When WhatsApp launched in 2009, Skype was the go-to for video calling around the world but it was only available via PC at the time. In contrast, you can use WhatsApp to video call from wherever you are, as long as you have your phone and a decent mobile or WiFi network connection. As a result, WhatsApp has pretty much killed SMS and MMS which charged extra for sending multimedia, messaging certain contacts or a lengthier word count than specified. However, it should be noted that data rates apply for using WhatsApp, despite it being a free app - it will use your mobile data if you're not using a WiFi connection.

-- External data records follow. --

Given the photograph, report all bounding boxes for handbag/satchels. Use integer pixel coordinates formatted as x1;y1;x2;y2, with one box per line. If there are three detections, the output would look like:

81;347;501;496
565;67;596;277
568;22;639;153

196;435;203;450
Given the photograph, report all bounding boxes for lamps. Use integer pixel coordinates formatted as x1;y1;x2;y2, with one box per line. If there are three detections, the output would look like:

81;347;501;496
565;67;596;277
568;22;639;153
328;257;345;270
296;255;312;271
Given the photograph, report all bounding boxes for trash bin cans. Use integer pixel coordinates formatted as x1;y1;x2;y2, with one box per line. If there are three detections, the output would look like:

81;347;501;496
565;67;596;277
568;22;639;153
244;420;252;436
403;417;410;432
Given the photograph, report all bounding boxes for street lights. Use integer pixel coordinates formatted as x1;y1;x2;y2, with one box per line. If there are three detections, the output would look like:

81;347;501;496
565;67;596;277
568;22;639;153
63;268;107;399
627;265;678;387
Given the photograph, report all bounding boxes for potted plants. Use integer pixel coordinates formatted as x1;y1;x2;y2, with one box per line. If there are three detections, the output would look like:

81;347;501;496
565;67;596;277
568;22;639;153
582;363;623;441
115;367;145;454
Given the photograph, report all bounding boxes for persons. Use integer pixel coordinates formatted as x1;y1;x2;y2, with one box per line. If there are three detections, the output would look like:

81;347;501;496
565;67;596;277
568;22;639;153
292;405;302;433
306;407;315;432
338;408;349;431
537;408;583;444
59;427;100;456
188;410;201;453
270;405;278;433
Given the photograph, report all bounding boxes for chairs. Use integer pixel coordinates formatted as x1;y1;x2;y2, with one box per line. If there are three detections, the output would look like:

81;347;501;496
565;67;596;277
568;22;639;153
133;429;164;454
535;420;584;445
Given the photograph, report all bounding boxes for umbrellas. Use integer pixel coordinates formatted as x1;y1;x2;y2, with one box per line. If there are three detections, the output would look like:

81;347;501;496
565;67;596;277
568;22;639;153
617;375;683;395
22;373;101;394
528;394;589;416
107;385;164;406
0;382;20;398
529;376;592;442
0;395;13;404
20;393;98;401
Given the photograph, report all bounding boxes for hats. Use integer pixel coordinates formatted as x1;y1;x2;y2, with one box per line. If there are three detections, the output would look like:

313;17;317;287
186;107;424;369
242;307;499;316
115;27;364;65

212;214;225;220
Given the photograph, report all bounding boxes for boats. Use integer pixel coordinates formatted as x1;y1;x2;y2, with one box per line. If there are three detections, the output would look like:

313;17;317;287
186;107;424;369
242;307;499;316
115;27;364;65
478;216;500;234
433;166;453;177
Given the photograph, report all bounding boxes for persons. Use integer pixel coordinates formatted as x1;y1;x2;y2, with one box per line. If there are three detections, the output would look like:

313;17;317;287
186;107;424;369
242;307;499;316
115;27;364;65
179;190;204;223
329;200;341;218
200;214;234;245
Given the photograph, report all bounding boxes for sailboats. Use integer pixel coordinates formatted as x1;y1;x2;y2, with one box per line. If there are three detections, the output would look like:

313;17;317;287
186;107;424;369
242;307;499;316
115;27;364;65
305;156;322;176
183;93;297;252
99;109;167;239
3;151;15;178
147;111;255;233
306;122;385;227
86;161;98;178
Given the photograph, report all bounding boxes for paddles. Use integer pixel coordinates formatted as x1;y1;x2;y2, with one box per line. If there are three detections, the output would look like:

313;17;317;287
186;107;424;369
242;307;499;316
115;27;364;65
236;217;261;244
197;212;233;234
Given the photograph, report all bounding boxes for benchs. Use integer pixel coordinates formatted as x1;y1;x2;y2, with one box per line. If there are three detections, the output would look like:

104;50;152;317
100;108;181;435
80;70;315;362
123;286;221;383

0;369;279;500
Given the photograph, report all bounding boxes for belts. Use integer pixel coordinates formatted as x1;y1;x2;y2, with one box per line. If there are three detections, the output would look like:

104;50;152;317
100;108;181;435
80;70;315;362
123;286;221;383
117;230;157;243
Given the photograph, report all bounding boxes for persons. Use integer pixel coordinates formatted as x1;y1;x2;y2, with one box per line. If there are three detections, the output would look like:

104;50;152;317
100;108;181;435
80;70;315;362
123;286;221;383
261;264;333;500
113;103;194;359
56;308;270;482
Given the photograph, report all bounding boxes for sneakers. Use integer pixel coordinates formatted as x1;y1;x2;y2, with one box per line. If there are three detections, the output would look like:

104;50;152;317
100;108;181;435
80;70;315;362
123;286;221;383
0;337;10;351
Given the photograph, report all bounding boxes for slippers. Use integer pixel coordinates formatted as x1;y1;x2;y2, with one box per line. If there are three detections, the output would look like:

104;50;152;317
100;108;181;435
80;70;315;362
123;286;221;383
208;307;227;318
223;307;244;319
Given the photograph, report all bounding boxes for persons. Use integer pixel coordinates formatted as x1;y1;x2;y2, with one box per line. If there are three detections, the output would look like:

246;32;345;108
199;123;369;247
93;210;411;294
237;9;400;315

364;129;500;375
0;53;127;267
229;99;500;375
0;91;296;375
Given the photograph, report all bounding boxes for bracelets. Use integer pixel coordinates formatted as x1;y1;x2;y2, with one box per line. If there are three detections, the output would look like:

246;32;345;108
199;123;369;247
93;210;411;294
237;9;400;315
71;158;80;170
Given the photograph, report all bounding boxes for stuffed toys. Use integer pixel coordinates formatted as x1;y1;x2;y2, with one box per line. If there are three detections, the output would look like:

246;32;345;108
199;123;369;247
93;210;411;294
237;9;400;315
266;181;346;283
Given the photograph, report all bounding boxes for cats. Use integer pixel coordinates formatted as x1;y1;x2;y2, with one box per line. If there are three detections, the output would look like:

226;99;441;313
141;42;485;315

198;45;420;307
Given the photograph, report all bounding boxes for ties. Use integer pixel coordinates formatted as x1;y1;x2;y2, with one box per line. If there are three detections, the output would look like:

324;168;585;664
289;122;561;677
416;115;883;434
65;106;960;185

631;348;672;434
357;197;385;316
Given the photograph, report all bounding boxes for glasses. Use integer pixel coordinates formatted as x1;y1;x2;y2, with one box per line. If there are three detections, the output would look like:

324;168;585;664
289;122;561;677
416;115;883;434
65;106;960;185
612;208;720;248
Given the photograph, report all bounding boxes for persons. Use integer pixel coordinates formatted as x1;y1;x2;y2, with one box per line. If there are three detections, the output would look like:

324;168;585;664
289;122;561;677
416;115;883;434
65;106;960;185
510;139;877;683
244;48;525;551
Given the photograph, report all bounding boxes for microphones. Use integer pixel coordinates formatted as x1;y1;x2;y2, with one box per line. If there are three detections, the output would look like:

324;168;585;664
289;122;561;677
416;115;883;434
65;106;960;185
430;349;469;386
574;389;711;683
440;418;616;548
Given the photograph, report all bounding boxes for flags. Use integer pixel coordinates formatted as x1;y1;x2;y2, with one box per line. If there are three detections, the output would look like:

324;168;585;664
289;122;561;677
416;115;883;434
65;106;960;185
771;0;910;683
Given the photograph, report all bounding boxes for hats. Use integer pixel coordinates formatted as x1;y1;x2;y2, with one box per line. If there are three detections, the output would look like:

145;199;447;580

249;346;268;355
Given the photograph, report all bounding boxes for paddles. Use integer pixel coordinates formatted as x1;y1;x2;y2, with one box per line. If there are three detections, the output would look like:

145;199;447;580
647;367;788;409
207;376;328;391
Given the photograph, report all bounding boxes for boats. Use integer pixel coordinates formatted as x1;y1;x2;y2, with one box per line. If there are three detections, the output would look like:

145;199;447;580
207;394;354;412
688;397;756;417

The other advantage of WhatsApp is that it identifies people through their mobile number rather that requiring a username. This means that anyone who has your number can find you on WhatsApp. This can be embarrassing if your boss finds you unexpectedly along with your profile photo of that hilarious night when you had a quick go at being a pole dancer and/or your questionable ‘about’ message that you poked into your profile then promptly forgot about but which remains visible to all 😳.
‘As we look ahead to our next seven years, we want to focus our efforts on the mobile platforms the vast majority of people use,’ WhatsApp said to explain why it ends support for older operating systems. ‘While these mobile devices have been an important part of our story, they don’t offer the kind of capabilities we need to expand our app’s features in the future. This was a tough decision for us to make, but the right one in order to give people better ways to keep in touch with friends, family, and loved ones using WhatsApp. ‘If you use one of these affected mobile devices, we recommend upgrading to a newer Android, iPhone, or Windows Phone to continue using WhatsApp.’